DESCRIPTION OF THE TASK -> Which lines in the records below hold the word "United"? Copy each of them.

DATASET ->
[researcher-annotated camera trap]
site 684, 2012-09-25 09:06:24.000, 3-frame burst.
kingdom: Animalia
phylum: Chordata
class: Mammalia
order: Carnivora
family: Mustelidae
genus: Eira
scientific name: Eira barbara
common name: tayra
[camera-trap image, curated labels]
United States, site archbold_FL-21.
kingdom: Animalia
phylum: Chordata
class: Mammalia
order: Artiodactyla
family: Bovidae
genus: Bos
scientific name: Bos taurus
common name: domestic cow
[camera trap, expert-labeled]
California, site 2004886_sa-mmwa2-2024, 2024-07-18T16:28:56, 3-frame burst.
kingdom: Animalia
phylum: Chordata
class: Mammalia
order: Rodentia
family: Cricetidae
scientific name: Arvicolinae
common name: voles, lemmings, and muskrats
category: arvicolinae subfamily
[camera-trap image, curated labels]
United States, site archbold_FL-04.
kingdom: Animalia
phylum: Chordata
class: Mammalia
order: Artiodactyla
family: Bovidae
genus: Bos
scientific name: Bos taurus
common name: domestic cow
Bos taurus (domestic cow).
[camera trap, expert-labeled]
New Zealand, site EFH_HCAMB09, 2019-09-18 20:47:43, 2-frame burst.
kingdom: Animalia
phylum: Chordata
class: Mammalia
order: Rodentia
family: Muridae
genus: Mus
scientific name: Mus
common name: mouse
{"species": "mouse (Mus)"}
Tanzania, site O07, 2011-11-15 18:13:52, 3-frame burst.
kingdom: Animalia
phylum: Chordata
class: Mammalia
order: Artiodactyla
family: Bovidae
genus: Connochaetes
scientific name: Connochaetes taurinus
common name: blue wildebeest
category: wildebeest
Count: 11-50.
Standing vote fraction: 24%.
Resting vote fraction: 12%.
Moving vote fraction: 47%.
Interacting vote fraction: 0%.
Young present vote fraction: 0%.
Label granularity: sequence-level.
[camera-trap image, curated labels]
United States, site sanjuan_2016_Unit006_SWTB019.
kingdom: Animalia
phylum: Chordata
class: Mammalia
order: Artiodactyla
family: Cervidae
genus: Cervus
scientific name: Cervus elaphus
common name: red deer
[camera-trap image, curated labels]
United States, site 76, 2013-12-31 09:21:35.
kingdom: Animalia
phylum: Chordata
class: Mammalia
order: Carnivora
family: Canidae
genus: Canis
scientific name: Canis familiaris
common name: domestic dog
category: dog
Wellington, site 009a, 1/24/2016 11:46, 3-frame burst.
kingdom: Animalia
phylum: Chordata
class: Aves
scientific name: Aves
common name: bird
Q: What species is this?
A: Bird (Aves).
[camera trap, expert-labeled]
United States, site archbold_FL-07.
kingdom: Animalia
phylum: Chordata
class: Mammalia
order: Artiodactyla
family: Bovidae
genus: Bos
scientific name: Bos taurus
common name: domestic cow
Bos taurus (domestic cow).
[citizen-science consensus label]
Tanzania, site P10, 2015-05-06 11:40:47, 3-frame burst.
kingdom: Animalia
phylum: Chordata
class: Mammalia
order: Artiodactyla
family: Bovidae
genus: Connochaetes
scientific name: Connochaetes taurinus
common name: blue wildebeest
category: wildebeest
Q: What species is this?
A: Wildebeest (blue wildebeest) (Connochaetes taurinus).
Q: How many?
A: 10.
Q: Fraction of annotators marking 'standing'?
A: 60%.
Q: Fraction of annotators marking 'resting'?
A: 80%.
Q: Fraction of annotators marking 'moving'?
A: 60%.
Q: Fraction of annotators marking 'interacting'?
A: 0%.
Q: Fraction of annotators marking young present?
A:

TASK SOLUTION ->
United States, site archbold_FL-21.
United States, site archbold_FL-04.
United States, site sanjuan_2016_Unit006_SWTB019.
United States, site 76, 2013-12-31 09:21:35.
United States, site archbold_FL-07.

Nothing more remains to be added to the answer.